The DataWorks Function Compute node lets you run custom code for various business requirements. It supports periodic scheduling, making it ideal for scheduled tasks. You can also combine this node with other node types to build complete data processing workflows. This topic describes how to create and use a Function Compute node.
Prerequisites
-
Function Compute is activated.
You must activate Function Compute before you can use Function Compute nodes in DataWorks. After you activate Function Compute, familiarize yourself with its product introduction and features to ensure a smooth development process. For more information, see Activate Function Compute and What is Function Compute?.
-
A service for invoking functions has been created.

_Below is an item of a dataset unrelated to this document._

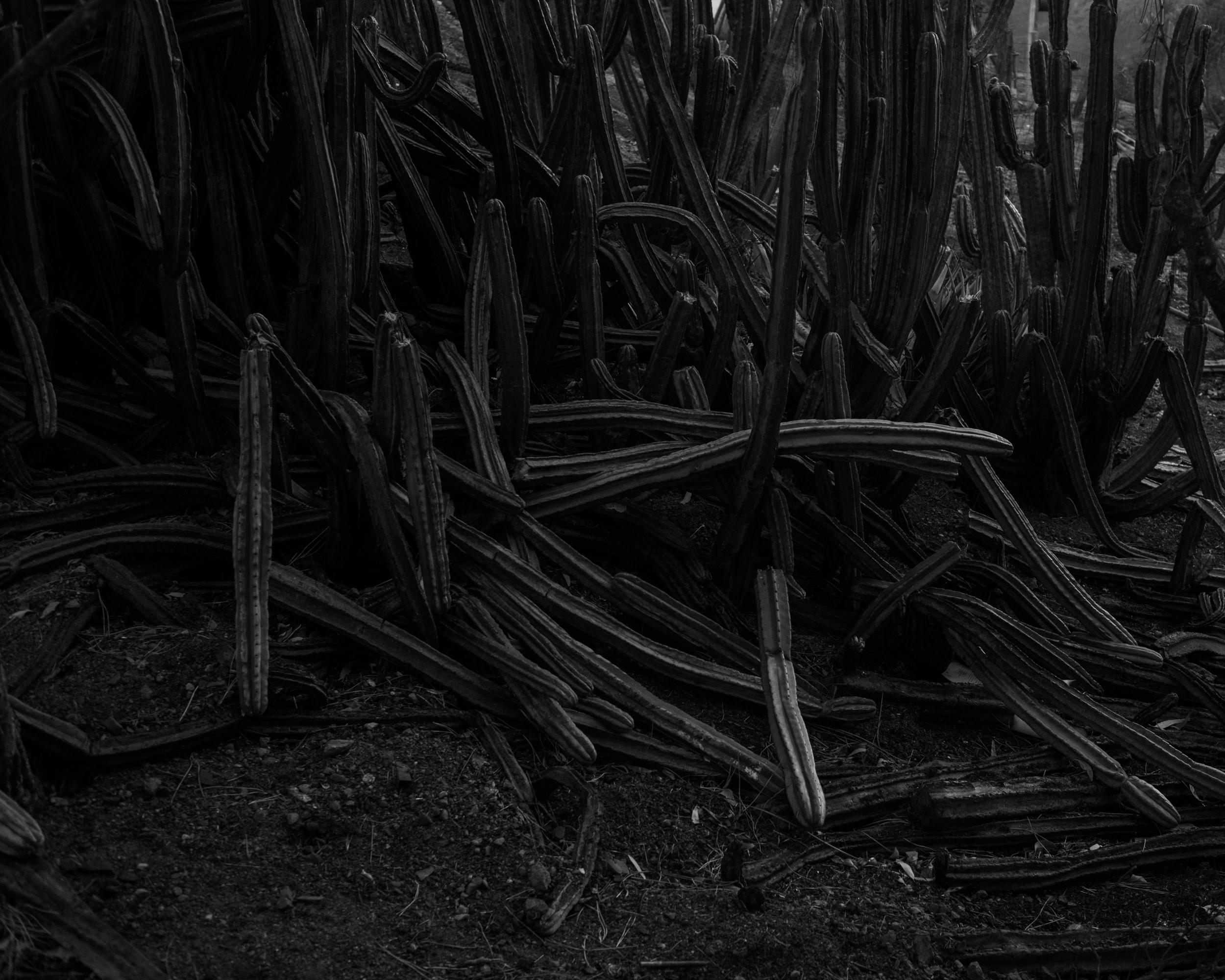 29_Kovi_Driftwood.jpg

A service is a basic resource unit in Function Compute. You can perform operations such as authorization, log configuration, and function creation at the service level. Therefore, you must create a service before you develop a function. For more information, see Create a service.
-
A function has been created.
A function is the basic unit for scheduling and execution. It contains the processing logic of your code. You must write code against the Function Compute interface and deploy it as a function. For more information about how to create a function, see Create a function.
Background
Function Compute is an event-driven, fully managed compute service. You do not need to purchase and manage infrastructure such as servers. You only need to write and upload code or images. Function Compute supports the following two types of functions:
-
Event function: Suitable for event-driven models where a function is invoked when an event occurs.
-
HTTP function: Suitable for scenarios such as quickly building web applications.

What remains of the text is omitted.